Hope this clarifies things for you.

(*) I believe the "you get to choose" part of this is correct in principle. In practice, the taxman won't ask for such a choice and you don't find such a question on the tax return: he'll simply assume that you offset against gains realised on or after June 23rd in preference to those realised before June 23rd, as anyone interested in minimising their tax bill would. The point about it being correct in principle is mainly that I believe you could (if you really wanted to) insist on offsetting in a different way and so end up owing more tax... The rest of it is that there are a few fairly obscure cases where a loss is only usable against some gains, such as the one about "clogged losses" - in such cases, if the loss cannot be used against a gain made on or after June 23rd but can against a gain made before June 23rd, it's got to be used against the latter.

Gengulphus

gengulphus
29/12/2011
09:12
Just to clarify a bit further:

* The point of claiming a loss is to enable you to use it against gains realised in the same tax year or a later tax year - but not earlier tax years except in a few special circumstances.

* Claiming a loss is not the same thing as using it. Claiming a loss basically just means telling the taxman about it, either by including it in the capital gains part of your tax return or by writing a letter to him giving him details of the loss and saying that you're claiming it. Using it means actually offsetting it against gains.

* There is a time limit on claiming a loss - currently the end of the 4th tax year after the tax year in which you made the loss. If you don't claim it within that time limit, the loss becomes completely unusable (*).

* After a loss has been claimed, there is no time limit on using it. But note that the rules about using losses generally don't give you any choice about whether to use them (only about which gains to use them against, which sometimes makes a difference but often does not), so that doesn't mean that you can keep them around as long as you like - just that for as long as the situations in which they have to be used don't happen, they'll stay around waiting until such situations do happen.

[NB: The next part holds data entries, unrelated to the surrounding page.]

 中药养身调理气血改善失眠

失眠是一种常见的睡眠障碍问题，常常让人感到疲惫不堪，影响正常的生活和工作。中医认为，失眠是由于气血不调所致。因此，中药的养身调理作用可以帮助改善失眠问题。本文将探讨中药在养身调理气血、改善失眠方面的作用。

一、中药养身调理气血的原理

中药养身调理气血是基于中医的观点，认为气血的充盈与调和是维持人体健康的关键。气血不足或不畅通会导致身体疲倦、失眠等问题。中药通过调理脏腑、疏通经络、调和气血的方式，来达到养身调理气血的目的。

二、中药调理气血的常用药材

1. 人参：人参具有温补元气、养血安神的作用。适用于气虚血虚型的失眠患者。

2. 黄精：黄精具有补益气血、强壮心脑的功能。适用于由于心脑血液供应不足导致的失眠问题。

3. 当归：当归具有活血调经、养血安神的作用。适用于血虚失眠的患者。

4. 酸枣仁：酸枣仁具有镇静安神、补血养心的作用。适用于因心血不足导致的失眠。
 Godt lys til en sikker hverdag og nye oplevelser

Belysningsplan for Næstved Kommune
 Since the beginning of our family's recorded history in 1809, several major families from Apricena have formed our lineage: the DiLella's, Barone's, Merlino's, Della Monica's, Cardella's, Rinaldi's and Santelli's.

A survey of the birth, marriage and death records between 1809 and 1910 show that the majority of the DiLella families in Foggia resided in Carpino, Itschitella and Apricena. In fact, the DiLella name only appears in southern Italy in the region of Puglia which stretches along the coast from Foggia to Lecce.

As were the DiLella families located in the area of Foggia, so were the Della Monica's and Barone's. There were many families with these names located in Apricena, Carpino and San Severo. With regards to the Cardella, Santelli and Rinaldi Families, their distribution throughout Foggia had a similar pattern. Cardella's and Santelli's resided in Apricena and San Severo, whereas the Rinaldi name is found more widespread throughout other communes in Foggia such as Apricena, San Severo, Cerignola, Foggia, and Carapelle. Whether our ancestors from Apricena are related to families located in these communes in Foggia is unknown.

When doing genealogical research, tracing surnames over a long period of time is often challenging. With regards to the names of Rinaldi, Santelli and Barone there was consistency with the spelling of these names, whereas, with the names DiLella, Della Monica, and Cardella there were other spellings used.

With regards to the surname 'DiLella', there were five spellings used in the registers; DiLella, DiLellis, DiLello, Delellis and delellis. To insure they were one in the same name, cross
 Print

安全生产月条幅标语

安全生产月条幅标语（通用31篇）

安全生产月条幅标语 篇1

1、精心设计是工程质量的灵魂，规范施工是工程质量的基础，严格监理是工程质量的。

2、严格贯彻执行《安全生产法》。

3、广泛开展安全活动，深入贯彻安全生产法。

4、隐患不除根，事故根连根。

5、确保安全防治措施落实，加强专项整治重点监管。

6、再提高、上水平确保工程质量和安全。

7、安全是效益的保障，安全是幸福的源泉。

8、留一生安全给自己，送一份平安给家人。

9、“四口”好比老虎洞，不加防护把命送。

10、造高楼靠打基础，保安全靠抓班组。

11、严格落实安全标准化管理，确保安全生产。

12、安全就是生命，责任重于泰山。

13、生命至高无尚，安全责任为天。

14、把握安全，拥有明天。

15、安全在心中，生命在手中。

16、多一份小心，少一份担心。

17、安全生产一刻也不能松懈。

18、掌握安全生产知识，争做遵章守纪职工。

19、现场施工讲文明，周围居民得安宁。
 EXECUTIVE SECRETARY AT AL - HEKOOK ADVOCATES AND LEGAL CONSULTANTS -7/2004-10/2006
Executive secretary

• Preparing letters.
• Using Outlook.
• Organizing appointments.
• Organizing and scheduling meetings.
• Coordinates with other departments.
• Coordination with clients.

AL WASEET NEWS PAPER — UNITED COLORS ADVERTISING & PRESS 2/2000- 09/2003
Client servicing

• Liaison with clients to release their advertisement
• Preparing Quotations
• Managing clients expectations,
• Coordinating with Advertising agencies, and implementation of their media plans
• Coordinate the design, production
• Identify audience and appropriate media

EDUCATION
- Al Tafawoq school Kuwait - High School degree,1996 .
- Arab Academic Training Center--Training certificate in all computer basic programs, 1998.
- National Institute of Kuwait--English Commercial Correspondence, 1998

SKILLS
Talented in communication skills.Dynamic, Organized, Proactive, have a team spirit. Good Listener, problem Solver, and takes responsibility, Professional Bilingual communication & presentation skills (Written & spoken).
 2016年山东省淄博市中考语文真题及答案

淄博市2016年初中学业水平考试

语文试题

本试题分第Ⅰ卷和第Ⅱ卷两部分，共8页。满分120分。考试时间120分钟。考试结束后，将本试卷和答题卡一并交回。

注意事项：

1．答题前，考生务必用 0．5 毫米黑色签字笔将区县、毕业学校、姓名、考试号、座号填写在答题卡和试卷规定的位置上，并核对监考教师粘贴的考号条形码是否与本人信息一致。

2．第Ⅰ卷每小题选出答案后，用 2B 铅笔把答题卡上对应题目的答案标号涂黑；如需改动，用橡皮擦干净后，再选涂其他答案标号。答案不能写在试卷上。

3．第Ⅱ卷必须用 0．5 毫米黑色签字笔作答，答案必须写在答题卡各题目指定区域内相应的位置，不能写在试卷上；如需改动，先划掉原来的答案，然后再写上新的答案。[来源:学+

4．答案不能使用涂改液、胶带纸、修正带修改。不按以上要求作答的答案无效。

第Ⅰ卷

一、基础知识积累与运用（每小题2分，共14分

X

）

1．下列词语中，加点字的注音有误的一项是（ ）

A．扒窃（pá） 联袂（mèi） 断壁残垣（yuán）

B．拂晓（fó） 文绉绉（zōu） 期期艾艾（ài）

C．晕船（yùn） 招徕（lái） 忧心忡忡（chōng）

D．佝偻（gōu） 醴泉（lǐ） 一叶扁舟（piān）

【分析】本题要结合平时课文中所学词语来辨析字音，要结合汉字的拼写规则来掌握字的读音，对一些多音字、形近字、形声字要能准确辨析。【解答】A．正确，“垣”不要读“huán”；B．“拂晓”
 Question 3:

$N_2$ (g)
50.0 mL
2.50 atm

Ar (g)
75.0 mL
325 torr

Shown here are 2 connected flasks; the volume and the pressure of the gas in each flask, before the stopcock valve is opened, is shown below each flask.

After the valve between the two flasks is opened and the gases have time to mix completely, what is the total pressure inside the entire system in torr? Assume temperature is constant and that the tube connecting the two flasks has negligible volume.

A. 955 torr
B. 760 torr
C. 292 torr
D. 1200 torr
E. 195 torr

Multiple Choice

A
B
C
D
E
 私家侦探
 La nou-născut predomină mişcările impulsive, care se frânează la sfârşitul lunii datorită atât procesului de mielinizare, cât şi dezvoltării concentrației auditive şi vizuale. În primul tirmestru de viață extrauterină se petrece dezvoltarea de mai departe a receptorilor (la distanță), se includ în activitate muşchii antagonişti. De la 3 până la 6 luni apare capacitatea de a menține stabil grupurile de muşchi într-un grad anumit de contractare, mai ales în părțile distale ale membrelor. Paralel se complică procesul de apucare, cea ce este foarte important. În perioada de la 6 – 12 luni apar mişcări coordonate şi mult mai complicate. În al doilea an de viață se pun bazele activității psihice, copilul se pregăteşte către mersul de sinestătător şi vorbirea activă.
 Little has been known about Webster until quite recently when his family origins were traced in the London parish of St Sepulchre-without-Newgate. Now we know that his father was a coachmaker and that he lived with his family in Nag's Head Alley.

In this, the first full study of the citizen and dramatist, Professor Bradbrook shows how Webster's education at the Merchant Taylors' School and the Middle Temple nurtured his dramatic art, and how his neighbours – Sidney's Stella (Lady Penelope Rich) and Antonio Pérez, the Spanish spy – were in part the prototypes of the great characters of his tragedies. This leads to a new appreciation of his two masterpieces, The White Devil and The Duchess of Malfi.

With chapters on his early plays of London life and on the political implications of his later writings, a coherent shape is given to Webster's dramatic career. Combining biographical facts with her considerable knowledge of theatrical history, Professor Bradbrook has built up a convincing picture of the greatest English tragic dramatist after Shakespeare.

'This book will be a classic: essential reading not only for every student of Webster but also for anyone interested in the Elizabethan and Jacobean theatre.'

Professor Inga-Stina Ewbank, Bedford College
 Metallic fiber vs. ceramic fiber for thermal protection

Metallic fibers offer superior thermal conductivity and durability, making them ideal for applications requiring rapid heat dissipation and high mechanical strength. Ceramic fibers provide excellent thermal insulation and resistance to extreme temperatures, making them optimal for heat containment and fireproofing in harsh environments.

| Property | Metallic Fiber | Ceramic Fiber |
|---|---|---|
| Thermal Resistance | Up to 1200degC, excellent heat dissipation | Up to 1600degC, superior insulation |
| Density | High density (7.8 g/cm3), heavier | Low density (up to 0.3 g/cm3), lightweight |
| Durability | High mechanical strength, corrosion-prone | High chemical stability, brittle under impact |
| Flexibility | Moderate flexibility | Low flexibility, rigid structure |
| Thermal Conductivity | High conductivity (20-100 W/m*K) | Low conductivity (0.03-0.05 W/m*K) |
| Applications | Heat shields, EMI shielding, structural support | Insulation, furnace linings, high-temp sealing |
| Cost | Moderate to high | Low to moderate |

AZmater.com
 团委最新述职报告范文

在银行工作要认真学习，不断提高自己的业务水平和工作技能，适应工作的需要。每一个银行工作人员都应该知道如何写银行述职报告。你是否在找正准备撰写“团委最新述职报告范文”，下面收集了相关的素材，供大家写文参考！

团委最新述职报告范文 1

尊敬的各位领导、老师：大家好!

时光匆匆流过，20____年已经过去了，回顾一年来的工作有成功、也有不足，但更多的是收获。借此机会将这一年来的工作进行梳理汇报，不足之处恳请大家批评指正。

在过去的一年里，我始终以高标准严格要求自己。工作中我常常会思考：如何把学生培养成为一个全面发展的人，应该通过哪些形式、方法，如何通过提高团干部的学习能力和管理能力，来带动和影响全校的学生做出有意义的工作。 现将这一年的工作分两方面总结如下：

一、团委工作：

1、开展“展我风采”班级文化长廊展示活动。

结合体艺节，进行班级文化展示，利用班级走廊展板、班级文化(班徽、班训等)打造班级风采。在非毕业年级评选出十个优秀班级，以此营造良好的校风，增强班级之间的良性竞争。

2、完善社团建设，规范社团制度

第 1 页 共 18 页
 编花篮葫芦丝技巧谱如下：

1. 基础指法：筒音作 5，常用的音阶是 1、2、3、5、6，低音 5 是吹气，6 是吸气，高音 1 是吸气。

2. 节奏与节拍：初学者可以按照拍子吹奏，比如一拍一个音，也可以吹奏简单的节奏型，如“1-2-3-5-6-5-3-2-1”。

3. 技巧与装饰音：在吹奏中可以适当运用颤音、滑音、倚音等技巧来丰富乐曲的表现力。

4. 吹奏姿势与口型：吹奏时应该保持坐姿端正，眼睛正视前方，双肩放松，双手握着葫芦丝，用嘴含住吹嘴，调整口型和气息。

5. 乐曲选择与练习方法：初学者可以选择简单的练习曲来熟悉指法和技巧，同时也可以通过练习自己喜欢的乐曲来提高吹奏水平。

(*) Except that if you made the loss in the 1995/1996 tax year or earlier, the need to claim the loss before using it doesn't apply and so no time limit applies to the loss.

Gengulphus

gengulphus
28/12/2011
12:48
You can claim the loss (to use in FUTURE tax years to reduce your taxable FUTURE gains if any), you cannot claim this amount BACK.
miata
28/12/2011
12:36
thanks again Miata.

Just one more question here:

If I made loss of 600 before 23 June and made 14,000 after 23 June. will the calculation still be:

(14000-600-10100)*0.18 = £594 ?

or I should consider it like this? as the 600 loss was made before 23 June?
(14000-10100)*0.18

Many thanks.

qipincha
28/12/2011
12:30
Hi Miata,

just realise there is so much information to digest

I am reading HM website and found the section regarding claiming a loss:

How to claim a loss - and the time limits for doing so


it sounds I can claim the loss?

qipincha
28/12/2011
11:41
Details and examples here:
miata
28/12/2011
11:22
MIATA,

2. that's really something I was worrying about! 10% is a lot different. In that case, do I need to provide taxman the detail of which transactions were done before 22 June? or after?

qipincha
28/12/2011
11:15
thanks MIATA and Gengulphus,

that's very helpful information. I am now thinking of the worst case, which I will pay the CGT about 6k for last tax year. However, next year, may I claim this amount back as I made a significant loss for the current tax year?

qipincha
28/12/2011
10:53
Use one of the CGT calculation programs.
miata
28/12/2011
10:50
I have been buying and selling shares in the same company since March 09,sometimes on the same day sometime months later.If in the next tax year,2011-2012 i sell all my shares,to calculate my average price(104 holding)do i include every deal.

TIA...Phil.

4711phil
28/12/2011
10:44
Fair point. You appreciate the difficulty of being concise, though unless trumps only.